Jean Quatremer, correspondant de Libération à Bruxelles, fait porter une large part des torts à la Grande Bretagne, nation trop idéologique à son goût, et estime que son départ peut aider l’UE à se relancer autour de projets communs, ce que refusait le plus souvent le Royaume-Uni. Première puissance économique du monde, l’UE manque certes d’une puissance politique affirmée, mais cette dernière devient possible, dans ce monde où les leaders traditionnels s’effritent et où les nouveaux cherchent leurs marques. Il dépend encore de l’Allemagne et de la France de proposer une direction à l’Europe, si les égoïsmes nationaux trouvent des issues positives dans des politiques européennes. Mais il croit encore nécessaires les décisions prises par le haut.

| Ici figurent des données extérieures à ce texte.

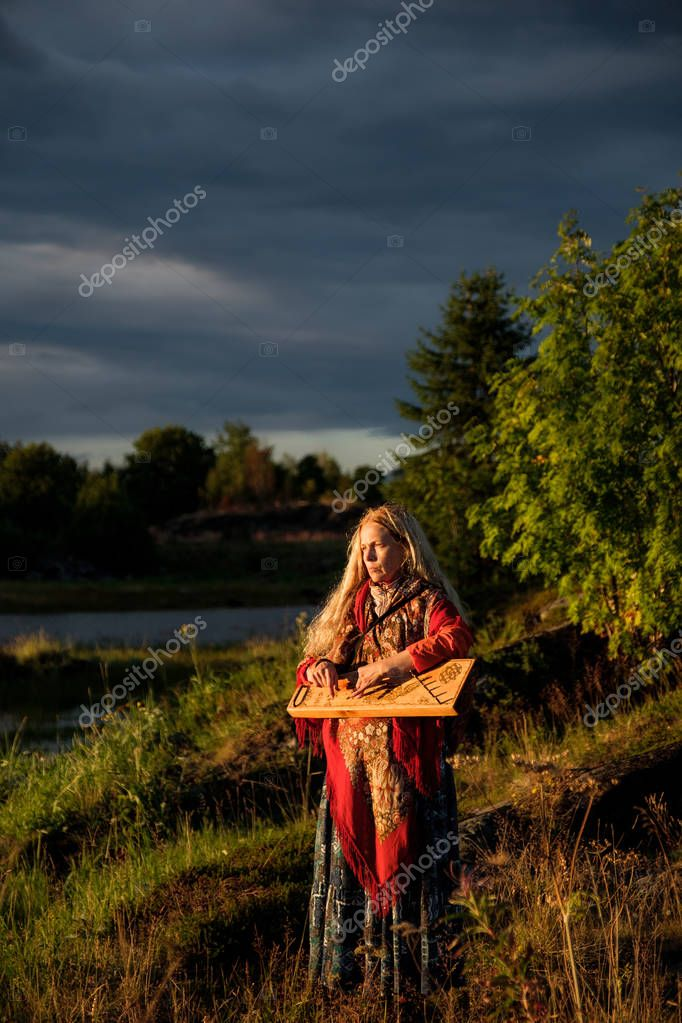 Portrait of a girl playing the gusli in Rabocheostrovsk, Republic Kareliya.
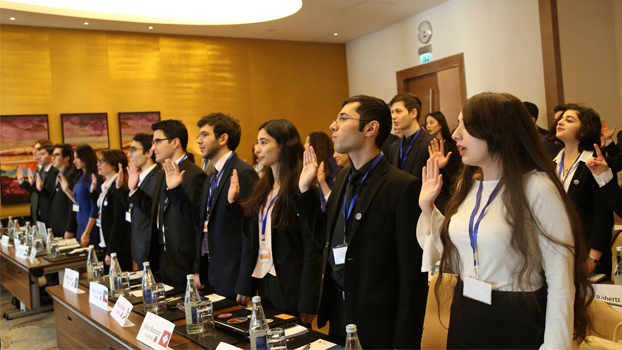 Group of professionally dressed young people holding up their right hands as if taking an oath.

Jean-Michel Ducomte estime qu’il devient de plus en plus nécessaire de remplacer la construction technocratique originelle de l’Union par davantage de démocratie. Les peuples européens ne se reconnaissent plus dans le projet européen qui paraît s’éloigner de leurs aspirations, sociales et économiques.
Guillaume Duval, rédacteur en chef d’Alternatives Economiques, estime que l’UE s’est éloignée de ses objectifs initiaux en se soumettant à l’ordo libéralisme allemand. Certes la crise de 2008 a été jugulée par la mise en place de mécanismes budgétaires et monétaires européens efficients, mais l’essentiel du résultat va vers l’Allemagne avec son très important excédent. L’Europe est déséquilibrée. De plus les excédents européens ne sont pas transformés en investissements européens, retardant d’autant une relance économique et environnementale, pourtant nécessaire. Le débat, d’abord entre les intervenants puis avec la salle, approfondissant les convergences mais aussi les controverses, a montré qu’il restait, malgré tout, bien des voies de progression pour l’Europe. Elles mériteraient d’être toujours débattues.